Auch äußere Einflüsse können entscheidend sein, ob das Training mit deinem Vierbeiner harmonisch verläuft. Versuche eine ruhige, angenehme Arbeitsatmosphäre zu schaffen und Störfaktoren bereits im Vorfeld auszuschalten oder zumindest so gering wie möglich zu halten. Das ist gerade in großen Pensionsställen mit vielen unterschiedlichen Einstellern oftmals nicht einfach, denn leider nimmt nicht jede:r Reiter:in Rücksicht. So können Lärm und Unruhe, aber auch negative Schwingungen, sich schnell kontraproduktiv auf das Training auswirken. Ein laut plärrendes Radio, was auf der Hallenbande steht, lästernde Stallkolleg:innen, die auf der Tribüne sitzen oder auch dein Handy, was für Ablenkung sorgt können solche Störfaktoren sein. Gelingt es die Rahmenbedingungen so optimal wie möglich zu gestalten, hat man auch eine bessere Chance auf mentale Balance im Training.

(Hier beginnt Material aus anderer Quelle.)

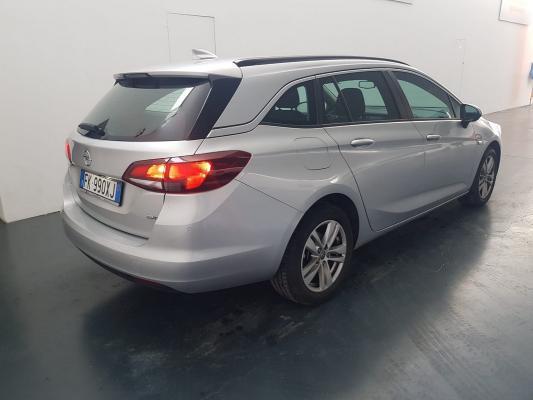 Opel Astra ST 6
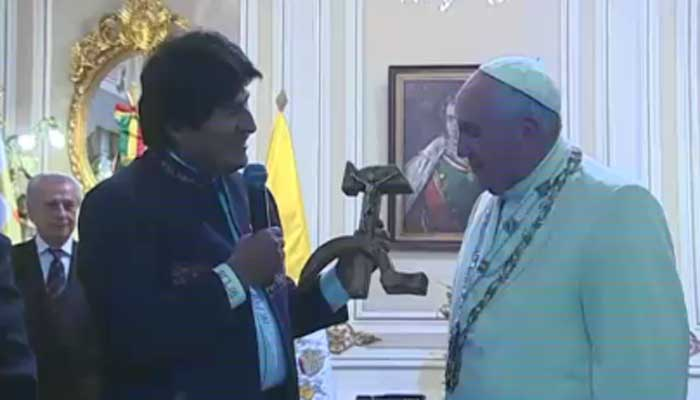 Bolivia's president gives the pope a crucifix carved in a hammer and sickle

Fordern aber nicht überfordern

Versuche das Training immer individuell an dein Pferd anzupassen. Die Arbeits- und Entspannungsphasen sollten immer auf das Alter, den Ausbildungs- und Gesundheitsstand des Pferdes abgestimmt sein. Es ist in Ordnung den Vierbeiner auch mal heraus zu fordern, aber auf keinen Fall solltest du ihn überfordern. Eine kleine Prise Ehrgeiz ist in Ordnung, darf aber auf keinen Fall in Verbissenheit ausarten. Dein Pferd sollte immer ein Partner sein und nicht als Sportgerät dienen. Versuche das Training möglichst abwechslungsreich und vielseitig zu gestalten, um es nicht zu langweilen. Kurze Arbeitsreprisen, viel Lob und regelmäßige Pausen helfen eine positive Arbeitsatmosphäre zu schaffen. Pferde wollen grundsätzlich alles richtig machen. Es wird dich nie „veräppeln“ oder ärgern, da hat es gar keinen Grund für.

Wenn der Wurm drin ist

Es gibt Tage, an denen es im Training einfach nicht so recht klappen will. Versuche dich in solchen Situationen nicht festzubeißen. Will eine bestimmte Übung oder Lektion einfach nicht gelingen, stelle zunächst sicher, ob dein Pferd auch versteht, was du dir von ihm wünschst. Beobachte außerdem genau, ob es die gestellte Anforderung überhaupt erfüllen kann. Solltest du an einem Punkt nicht weiterkommen, empfiehlt es sich die Situation zu verlassen und zwischendurch etwas anderes zu machen. Entweder du kehrst zu einem späteren Zeitpunkt im Training darauf zurück und versuchst es mit neuer Kraft und Energie oder du versuchst auf einem anderen Weg ihm zu vermitteln, was du möchtest. Oberstes Ziel sollte immer sein einen guten Trainingsabschluss zu finden. Wirkt dein Pferd am Ende ruhig, zufrieden und ausgeglichen, hast du alles richtig gemacht. Sollte doch mal der Wurm drin sein, ist es keine Schande das Training lieber vorzeitig zu beenden bevor Frust entsteht. Vielleicht gelingt es dir noch etwas zu finden, woran dein Pferd Freude hat und so wieder in mentale Balance zu kommen.